## Selection
- - - - -

History of Hymns: “Womb of Life, and Source of Being”
“Womb of Life, and Source of Being,”
by Ruth Duck;
The Faith We Sing, No. 2046
Womb of life, and source of being,
home of every restless heart,
in your arms the worlds awakened;
you have loved us from the start.
We, your children, gather ‘round you,
at the table you prepare.
Sharing stories, tears, and laughter,
we are nurtured by your care.*
* © 1992 GIA Publications, Inc. Used by permission. All rights reserved.
Ruth Duck (b. 1947) is a noted hymn writer, best known for her skilled use of inclusive language in both hymnody and worship. An emerita professor at Garrett-Evangelical Theological Seminary, Duck has authored several published resources that offer practical and theological strategies for the use of inclusive language. Discussions on the use of inclusive language may become heated. Perhaps the most contentious topic in regard to inclusive language concerns the Trinity. Duck is not silent on the matter, and her hymn writing reflects her written scholarship.
When it comes to handling sexist or exclusive language, Duck does not believe that the issue should be solved by eliminating all gender and placing a ban on gendered images. Instead, Duck advocates for the presence of both masculine and feminine imagery and language, creating a space for both traditional wording as well as new wording. She proves that the two perspectives can exist side by side. After all, the Scriptures are filled with metaphors that cover an array of images. Duck sees this as a call for Christians to thoughtfully develop and sing of new metaphors that fully and appropriately convey an encounter with the Divine, a call that Duck takes to heart in much of her hymn writing.

- - - - -

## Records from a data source
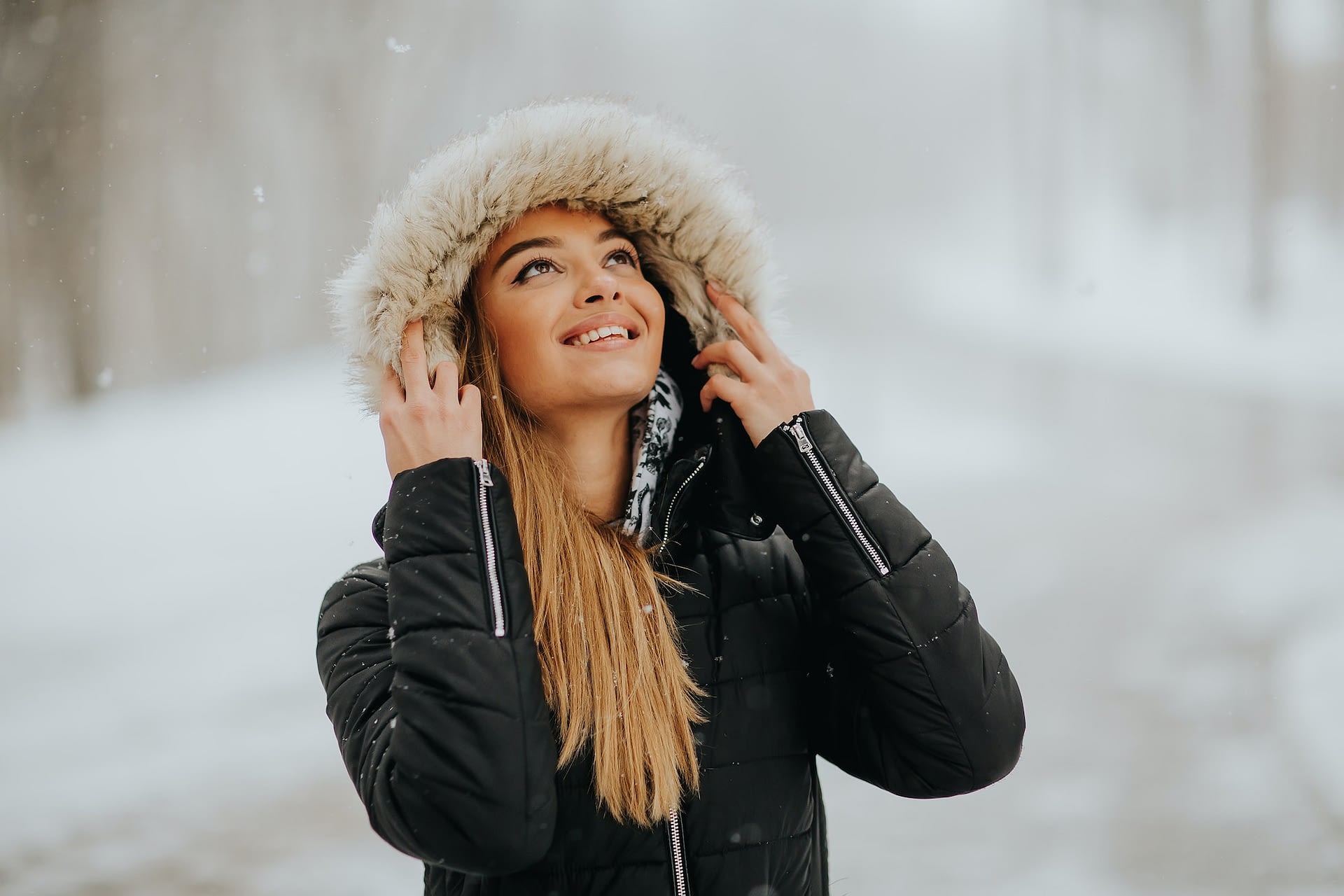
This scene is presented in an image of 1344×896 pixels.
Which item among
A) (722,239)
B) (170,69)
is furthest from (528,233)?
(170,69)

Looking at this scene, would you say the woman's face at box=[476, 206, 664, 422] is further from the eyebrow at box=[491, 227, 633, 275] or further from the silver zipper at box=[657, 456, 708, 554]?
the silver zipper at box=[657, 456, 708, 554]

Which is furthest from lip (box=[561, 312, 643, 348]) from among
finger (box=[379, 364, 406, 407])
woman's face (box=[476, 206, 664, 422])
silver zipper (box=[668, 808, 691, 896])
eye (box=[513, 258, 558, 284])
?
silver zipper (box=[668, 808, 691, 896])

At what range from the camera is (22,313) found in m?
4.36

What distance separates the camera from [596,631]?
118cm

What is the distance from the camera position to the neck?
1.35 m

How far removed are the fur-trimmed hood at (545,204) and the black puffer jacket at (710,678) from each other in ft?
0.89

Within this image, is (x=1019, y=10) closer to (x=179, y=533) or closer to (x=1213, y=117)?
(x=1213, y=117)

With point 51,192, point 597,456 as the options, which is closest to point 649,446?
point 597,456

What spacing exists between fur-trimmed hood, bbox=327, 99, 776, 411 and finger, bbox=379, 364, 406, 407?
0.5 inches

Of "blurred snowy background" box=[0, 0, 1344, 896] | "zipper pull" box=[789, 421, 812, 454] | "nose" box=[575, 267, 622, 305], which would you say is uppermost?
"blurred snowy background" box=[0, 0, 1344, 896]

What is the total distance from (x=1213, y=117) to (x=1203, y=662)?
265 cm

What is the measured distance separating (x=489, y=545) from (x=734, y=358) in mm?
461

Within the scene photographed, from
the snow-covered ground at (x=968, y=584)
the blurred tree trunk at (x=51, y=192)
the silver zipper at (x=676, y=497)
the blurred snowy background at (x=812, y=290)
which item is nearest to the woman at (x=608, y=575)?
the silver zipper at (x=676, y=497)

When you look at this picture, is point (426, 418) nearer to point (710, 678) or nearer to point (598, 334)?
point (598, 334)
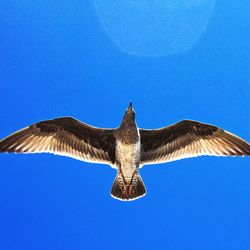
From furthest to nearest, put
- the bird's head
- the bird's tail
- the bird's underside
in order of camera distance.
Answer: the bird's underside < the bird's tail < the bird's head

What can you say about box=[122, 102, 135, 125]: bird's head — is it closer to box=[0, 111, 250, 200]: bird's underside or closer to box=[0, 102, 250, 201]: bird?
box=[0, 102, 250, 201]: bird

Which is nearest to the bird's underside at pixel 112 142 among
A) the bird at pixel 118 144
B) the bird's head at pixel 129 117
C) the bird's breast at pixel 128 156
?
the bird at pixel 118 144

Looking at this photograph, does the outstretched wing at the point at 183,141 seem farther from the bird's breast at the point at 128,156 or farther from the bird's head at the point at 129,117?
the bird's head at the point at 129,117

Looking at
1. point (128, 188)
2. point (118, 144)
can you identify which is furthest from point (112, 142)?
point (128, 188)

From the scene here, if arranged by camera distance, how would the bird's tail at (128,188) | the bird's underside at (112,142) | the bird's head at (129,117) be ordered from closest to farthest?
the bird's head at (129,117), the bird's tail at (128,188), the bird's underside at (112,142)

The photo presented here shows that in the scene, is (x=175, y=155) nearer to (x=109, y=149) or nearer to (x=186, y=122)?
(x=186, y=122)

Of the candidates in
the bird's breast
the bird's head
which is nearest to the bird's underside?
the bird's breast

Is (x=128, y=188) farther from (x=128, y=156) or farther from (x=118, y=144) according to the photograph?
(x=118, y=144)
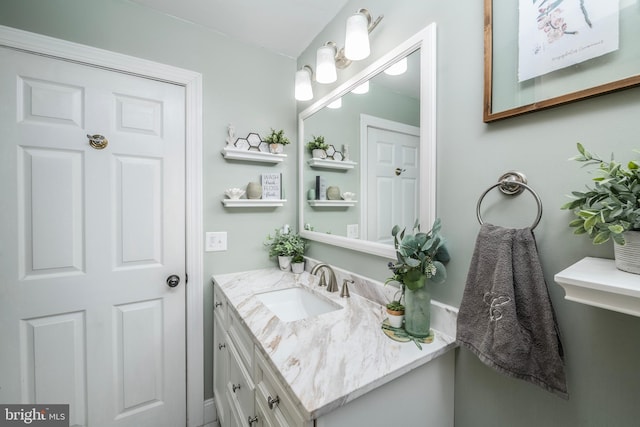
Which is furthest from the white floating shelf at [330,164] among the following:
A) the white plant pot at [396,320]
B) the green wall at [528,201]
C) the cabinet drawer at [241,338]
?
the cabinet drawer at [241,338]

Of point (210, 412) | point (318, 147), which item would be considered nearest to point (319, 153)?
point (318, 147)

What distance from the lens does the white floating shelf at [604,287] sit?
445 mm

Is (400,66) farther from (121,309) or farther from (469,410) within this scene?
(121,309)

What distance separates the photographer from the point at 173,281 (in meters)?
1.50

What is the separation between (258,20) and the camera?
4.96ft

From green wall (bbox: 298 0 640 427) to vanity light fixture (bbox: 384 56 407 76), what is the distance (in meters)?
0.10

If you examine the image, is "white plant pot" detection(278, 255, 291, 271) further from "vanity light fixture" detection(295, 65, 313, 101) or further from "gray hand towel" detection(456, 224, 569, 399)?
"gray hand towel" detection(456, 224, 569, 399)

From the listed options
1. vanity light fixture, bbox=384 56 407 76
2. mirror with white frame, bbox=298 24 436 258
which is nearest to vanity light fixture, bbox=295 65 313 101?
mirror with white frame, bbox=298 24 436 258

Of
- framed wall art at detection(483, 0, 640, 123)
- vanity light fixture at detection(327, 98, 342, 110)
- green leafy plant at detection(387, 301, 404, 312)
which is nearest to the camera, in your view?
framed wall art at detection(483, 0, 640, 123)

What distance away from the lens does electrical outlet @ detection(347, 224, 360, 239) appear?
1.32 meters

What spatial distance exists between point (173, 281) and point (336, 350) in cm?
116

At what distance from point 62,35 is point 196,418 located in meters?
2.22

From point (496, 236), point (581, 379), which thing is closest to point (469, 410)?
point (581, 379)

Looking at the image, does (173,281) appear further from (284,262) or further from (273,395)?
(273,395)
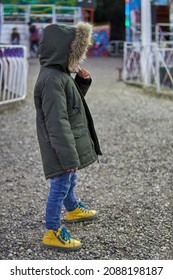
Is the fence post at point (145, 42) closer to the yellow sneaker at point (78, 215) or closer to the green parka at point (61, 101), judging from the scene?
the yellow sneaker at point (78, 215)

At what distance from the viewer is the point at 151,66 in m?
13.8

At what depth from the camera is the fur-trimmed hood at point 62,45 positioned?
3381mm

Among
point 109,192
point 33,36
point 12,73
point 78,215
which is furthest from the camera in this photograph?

- - - - -

## To do
Set down, word for word, the part of the hymn history article that opens with the words containing "by Ruth Duck;" and closes with "All rights reserved.".

## Result of the exercise
by Ruth Duck;
The Faith We Sing, No. 2046
Womb of life, and source of being,
home of every restless heart,
in your arms the worlds awakened;
you have loved us from the start.
We, your children, gather ‘round you,
at the table you prepare.
Sharing stories, tears, and laughter,
we are nurtured by your care.*
* © 1992 GIA Publications, Inc. Used by permission. All rights reserved.